Observation data (J2000 epoch)
- Constellation: Eridanus
- Right ascension: 03^{h} 54^{m} 38.9804^{s}
- Declination: −20° 30′ 08.011″
- Redshift: 0.006391
- Heliocentric radial velocity: 1312 ± 9 km/s
- Distance: 87.4 ± 6.7 Mly (26.81 ± 2.05 Mpc)
- Apparent magnitude (V): 12.2

Characteristics
- Type: SA0^+ pec edge-on
- Size: ~89,400 ly (27.40 kpc) (estimated)
- Apparent size (V): 2.4′ × 1.4′

Other designations
- ESO 549- G 033, IRAS 03524-2038, 2MASX J03543892-2030088, MCG -03-10-054, PGC 14084

= NGC 1482 =

Galaxy in the constellation Eridanus

NGC 1482 is a lenticular galaxy in the constellation of Eridanus.
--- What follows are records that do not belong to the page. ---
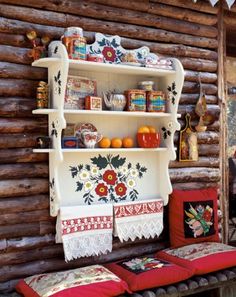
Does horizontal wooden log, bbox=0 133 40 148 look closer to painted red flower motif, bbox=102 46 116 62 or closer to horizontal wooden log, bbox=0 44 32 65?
horizontal wooden log, bbox=0 44 32 65

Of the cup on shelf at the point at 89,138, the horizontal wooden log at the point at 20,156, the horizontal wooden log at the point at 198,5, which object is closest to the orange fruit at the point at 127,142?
the cup on shelf at the point at 89,138

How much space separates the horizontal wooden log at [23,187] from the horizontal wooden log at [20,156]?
149 millimetres

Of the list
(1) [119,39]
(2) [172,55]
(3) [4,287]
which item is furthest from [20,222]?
(2) [172,55]

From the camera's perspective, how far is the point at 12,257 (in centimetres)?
316

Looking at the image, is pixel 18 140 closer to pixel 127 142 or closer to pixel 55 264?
pixel 127 142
Its velocity with respect to the cosmic microwave background is 1817 ± 40 km/s, which corresponds to a Hubble distance of 26.81 ± 2.05 Mpc. In addition, one non-redshift measurement gives a distance of 19.6 Mpc. It was discovered by German-British astronomer William Herschel on 19 December 1799.

==Supernova==
One supernova has been observed in NGC 1482. SN 1937E (type unknown, mag. 16.5) was discovered by Fritz Zwicky on 26 November 1937.